Ein politisch inkorrektes Klischee unter schwulen Männer lautet, dass die meisten sogenannte „Bottoms“ sind, also der empfangende/passive Teil. Unter der Gesamtzahl der 20.000 Hunqz-Profile ist das Verhältnis zwischen Top und Bottom nahezu ausgeglichen. Bei den 5% der tatsächlichen Sexarbeiter wird das Klischee auch ein Stück weit bestätigt, denn es zeigt sich ein großer Überhang an Sexarbeitern die sich als Tops anbieten (ca. 45%) gegenüber jenen, die ihre Dienstleistung als Bottom verkaufen (knapp 9%).

 

Welche Entwicklungen sind im Bezug auf männliche Sexarbeit zur Corona-Krise zu sehen ?

Die Auswertungen bei HUNQZ bestätigen die These, dass Sexarbeit gerade in Krisenzeiten an Bedeutung gewinnt. Galt bis dahin ein Anstieg von 5% pro Jahr als normales Wachstum, verfünffachte sich die Zuwachsrate durch die Corona-Krise auf 25 %.
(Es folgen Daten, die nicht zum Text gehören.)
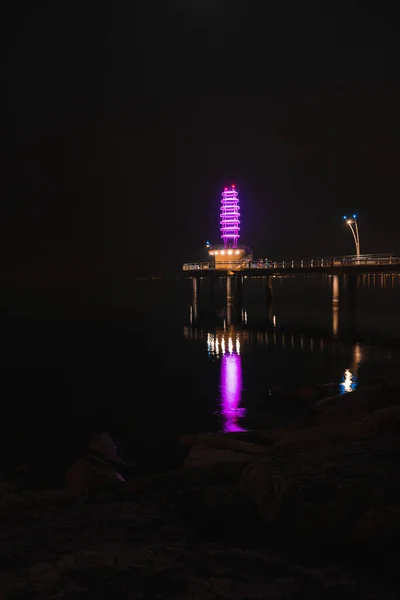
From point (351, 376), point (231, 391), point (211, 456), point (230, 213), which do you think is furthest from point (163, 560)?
point (230, 213)

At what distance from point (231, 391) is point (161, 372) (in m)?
Answer: 6.57

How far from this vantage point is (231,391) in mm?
24391

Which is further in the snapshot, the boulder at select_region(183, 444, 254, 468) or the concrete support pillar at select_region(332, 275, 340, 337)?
the concrete support pillar at select_region(332, 275, 340, 337)

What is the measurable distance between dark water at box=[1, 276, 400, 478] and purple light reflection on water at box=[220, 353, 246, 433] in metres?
0.05

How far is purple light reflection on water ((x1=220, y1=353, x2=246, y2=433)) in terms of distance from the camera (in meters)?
19.1

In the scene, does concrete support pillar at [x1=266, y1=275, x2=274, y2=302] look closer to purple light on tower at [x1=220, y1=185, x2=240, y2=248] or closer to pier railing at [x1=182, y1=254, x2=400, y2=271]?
pier railing at [x1=182, y1=254, x2=400, y2=271]

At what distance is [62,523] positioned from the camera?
352 inches

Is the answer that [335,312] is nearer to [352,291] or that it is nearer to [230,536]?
[352,291]

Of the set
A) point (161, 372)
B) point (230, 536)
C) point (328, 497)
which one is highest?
point (328, 497)

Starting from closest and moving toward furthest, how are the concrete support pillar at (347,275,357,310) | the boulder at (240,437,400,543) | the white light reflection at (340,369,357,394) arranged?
the boulder at (240,437,400,543)
the white light reflection at (340,369,357,394)
the concrete support pillar at (347,275,357,310)

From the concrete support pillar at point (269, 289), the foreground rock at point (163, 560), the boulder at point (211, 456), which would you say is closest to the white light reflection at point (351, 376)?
the boulder at point (211, 456)

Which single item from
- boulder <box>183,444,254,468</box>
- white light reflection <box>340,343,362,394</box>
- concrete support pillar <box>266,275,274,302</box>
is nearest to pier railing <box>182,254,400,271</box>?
concrete support pillar <box>266,275,274,302</box>

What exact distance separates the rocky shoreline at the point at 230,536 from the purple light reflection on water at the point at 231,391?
27.7 feet

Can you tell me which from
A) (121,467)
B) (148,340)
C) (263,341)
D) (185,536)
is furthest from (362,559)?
(148,340)
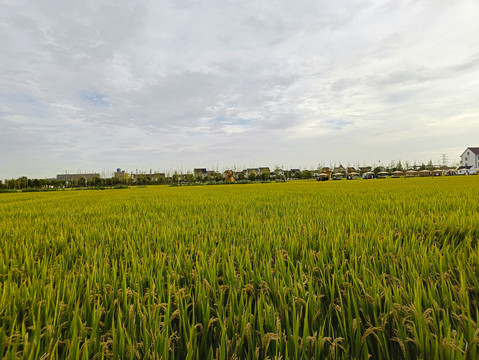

ROMEO und HUNQZ: Private und kommerzielle Sexualität friedlich nebeneinander?

Während andere Dating-Plattformen, so auch der mobile Marktführer Grindr, Sexarbeitende raus-ekeln und gerade im Netz regelrechte Hexenjagden stattfinden, macht ROMEO mit HUNQZ vor, wie es auch anders geht. Missbrauch wird zum Beispiel dadurch unterbunden, dass Hunqz-User keine Besuchertabs hinterlassen und damit Kunden „locken“ können.

Die beiden Plattformen sind einerseits deutlich voneinander abgegrenzt und andererseits gleichzeitig für alle zusammen nutzbar – alle können miteinander reden.  So einfach kann es gehen, wenn man nur will.

Nachtrag 07.06.´23 Die Mann-weibliche Sexarbeit (=der heterosexuelle Mann ist Sexarbeiter) ist bewusst nicht mit in die Analyse eingebunden worden, da beim Blick in entsprechende Portale die Zahl im unteren zweistelligen Bereich liegt und somit auf die eigentliche Aussage keinen Einfluss hat.